Source data:
|---|

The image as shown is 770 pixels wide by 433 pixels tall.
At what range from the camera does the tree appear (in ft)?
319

|---|

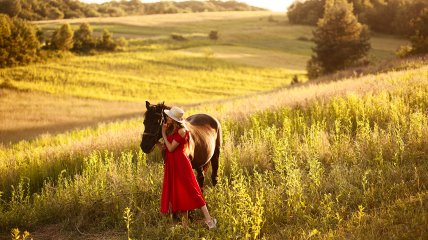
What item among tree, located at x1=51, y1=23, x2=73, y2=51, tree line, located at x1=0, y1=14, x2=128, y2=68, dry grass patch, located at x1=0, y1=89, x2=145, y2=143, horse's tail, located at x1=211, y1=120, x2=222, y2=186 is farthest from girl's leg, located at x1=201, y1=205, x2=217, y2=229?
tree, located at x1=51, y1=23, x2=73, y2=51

|---|

Task brief:
From the records above, pull out each line that contains the string "tree".

Exercise result:
At what range from the camera does the tree appear (in ft)?
What item among tree, located at x1=51, y1=23, x2=73, y2=51, tree line, located at x1=0, y1=14, x2=128, y2=68, dry grass patch, located at x1=0, y1=89, x2=145, y2=143, horse's tail, located at x1=211, y1=120, x2=222, y2=186 is farthest from girl's leg, located at x1=201, y1=205, x2=217, y2=229?
tree, located at x1=51, y1=23, x2=73, y2=51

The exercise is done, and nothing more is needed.